【アレンジ命】講師おすすめ編曲がかっこいい名曲10選 中祐人先生

本校コンポーザー・アレンジャー専攻およびマスターコースのコンポーズ授業を担当されている中祐人(なかゆうと)先生は、東京藝術大学作曲科を卒業後、クラシック、ジャズ、ロック、ポップスに至る幅広い数々のアーティストや作品に携わられるとともに、同専攻卒業生のデビュー実績にも数多く貢献されている看板講師でもあります。

編曲の素晴らしさを堪能できる10曲

10 songs of excellent arranging

素晴らしい編曲で、コンポーザー(作曲家)やアレンジャー(編曲家)を志す人には是非、聴いてほしい曲や人を選びました。

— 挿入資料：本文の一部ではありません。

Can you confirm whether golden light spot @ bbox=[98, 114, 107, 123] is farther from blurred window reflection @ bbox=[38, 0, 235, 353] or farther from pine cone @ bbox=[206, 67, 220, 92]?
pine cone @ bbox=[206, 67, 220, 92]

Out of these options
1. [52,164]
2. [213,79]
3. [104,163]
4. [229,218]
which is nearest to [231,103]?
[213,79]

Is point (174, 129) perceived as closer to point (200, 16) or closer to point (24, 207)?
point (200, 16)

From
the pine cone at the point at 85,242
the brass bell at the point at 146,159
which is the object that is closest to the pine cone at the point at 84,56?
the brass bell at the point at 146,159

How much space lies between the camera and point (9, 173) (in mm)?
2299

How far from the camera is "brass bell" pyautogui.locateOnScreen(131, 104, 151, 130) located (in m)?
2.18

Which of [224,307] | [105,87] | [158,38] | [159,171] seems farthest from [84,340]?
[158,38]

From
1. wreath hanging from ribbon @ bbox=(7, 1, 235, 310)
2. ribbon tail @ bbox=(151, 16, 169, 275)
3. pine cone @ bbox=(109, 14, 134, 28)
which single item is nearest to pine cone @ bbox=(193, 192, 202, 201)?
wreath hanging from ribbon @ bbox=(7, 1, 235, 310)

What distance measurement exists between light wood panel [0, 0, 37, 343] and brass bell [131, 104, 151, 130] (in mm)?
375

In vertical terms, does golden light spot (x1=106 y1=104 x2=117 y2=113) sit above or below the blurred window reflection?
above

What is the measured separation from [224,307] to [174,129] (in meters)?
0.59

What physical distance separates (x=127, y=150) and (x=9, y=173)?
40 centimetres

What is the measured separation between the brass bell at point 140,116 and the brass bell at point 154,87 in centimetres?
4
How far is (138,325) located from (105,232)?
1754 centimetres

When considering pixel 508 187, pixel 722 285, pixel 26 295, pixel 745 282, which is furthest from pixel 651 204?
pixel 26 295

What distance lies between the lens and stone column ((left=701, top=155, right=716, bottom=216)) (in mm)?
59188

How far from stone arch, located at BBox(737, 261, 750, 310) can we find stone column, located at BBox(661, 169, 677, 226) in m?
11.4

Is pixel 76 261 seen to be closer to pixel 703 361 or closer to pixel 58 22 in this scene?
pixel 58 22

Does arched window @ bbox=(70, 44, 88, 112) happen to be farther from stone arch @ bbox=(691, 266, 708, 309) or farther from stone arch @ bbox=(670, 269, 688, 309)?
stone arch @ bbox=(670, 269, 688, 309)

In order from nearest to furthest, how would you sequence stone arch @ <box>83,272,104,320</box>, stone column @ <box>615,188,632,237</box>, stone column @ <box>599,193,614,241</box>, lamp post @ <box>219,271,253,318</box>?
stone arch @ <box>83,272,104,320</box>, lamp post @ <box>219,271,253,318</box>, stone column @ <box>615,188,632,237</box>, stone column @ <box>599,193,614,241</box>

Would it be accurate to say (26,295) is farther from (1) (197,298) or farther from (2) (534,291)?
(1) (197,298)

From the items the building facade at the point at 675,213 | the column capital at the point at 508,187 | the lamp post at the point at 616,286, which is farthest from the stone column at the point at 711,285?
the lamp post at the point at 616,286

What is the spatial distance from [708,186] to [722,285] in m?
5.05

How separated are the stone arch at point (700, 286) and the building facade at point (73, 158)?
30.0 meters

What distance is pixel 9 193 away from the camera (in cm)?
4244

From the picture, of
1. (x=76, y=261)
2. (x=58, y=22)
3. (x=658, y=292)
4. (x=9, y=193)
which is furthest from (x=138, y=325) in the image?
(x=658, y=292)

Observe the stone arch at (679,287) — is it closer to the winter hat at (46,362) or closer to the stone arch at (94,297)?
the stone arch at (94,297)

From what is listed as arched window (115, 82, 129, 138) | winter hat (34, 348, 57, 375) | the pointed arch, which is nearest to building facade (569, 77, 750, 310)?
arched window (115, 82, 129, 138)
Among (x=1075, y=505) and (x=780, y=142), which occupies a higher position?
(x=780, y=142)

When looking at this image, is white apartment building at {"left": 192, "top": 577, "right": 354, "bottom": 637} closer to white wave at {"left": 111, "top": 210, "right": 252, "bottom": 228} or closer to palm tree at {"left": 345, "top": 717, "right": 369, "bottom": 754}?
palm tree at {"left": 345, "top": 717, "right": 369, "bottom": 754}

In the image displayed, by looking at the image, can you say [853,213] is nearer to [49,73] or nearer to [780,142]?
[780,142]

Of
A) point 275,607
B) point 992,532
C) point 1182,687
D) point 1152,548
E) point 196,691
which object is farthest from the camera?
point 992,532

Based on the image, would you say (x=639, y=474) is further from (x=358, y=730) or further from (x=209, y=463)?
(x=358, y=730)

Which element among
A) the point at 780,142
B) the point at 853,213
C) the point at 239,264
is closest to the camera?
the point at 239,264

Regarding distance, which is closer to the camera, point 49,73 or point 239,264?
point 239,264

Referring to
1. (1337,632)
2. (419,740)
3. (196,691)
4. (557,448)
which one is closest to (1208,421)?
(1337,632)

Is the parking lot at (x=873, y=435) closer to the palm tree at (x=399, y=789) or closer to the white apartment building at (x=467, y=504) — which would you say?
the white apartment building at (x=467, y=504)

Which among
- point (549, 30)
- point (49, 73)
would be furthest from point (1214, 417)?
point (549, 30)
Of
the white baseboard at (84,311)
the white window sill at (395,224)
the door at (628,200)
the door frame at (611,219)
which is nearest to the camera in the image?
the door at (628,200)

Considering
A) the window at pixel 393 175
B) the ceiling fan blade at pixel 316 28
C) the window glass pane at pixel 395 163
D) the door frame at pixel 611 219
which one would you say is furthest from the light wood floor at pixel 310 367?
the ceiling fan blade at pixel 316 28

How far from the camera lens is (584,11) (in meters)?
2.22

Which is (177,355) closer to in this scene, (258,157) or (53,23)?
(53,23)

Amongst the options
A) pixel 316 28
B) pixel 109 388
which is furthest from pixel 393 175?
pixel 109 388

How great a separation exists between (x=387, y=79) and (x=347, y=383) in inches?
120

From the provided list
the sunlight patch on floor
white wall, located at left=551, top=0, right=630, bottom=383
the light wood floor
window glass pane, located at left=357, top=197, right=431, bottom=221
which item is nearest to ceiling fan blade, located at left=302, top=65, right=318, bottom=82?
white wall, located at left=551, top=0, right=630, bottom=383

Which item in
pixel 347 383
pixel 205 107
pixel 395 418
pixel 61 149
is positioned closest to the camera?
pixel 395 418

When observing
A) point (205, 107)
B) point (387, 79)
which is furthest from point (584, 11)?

サブテーマとして、日本人の編曲家と海外(主にアメリカ)の編曲家を5人ずつ選んでいます。

(一部クレジットに作曲も含まれています)

『青春の輝き』カーペンターズ

I Need to Be in Love – Carpenters 1976年

編曲:リチャード・カーペンター Richard Carpenter

ポップスのアレンジの教科書のような楽曲を次から次へと生み出していた、リチャード・カーペンター。編曲の技術も素晴らしく、楽器の使い方などまさにお手本であり、編曲家として5度もグラミー賞にノミネートされています。しばしば原曲の作曲者ですら彼のアレンジには敬意を表していたと言われていますが、一見なんでもないようなアレンジを紐解いていくと、その発想の豊かさとそれを作品として完成させる信念が感じ取れます。

『メイン・テーマ』薬師丸ひろ子

Main Theme – Hiroko Yakushimaru 1984年

編曲:大村雅朗 Masaaki Omura

非常に音数が少なく一切余計なもの、無駄なものがない楽曲。しかしそれでいて聴いていて飽きてしまう、つまらないなど思い起こさせることのないとても密度の濃い楽曲がそこにあります。小気味好いリズムの変化に乗せた気の利いたオブリガートや対旋律。色彩豊かなオーケストレーション。歌う、というより歌詞の世界を演じるような薬師丸ひろ子の歌も相まって考え抜かれた構成のブックエンドで閉じたエンディングを聴き終えた時には3.30秒の映画を観たような気にもさせてくれます。

ス・ワンダフル』ダイアナ・クラール

‘S Wonderful – Diana Krall 2001年

編曲:クラウス・オガーマン Claus Ogerman

おそらく編曲をする人で、オガーマンを知らないという人はいないと言ってもいいくらい重要な人物です。ジャズ/ポップス/ロックをはじめあらゆる音楽の編曲をしていますが、そのすべてが素晴らしい。中でも特にストリングスの美しさは特筆すべきで、アレンジャーなら「こういう風にしたい」と思わずにはいられません。

『果てなく続くストーリー』ミーシャ

Hatenaku Tsuzuku Story –MISIA 2002年

編曲:服部隆之 Takayuki Hattori

服部さんは技術力が非常に優れているので、さらっと流して聴くと何もしていないような気がしてしまいますが、細部まで考え抜かれた妥協の一切ない編曲がここにあります。この曲ではスケール感の大きい、流れるようなストリングスがとても美しい。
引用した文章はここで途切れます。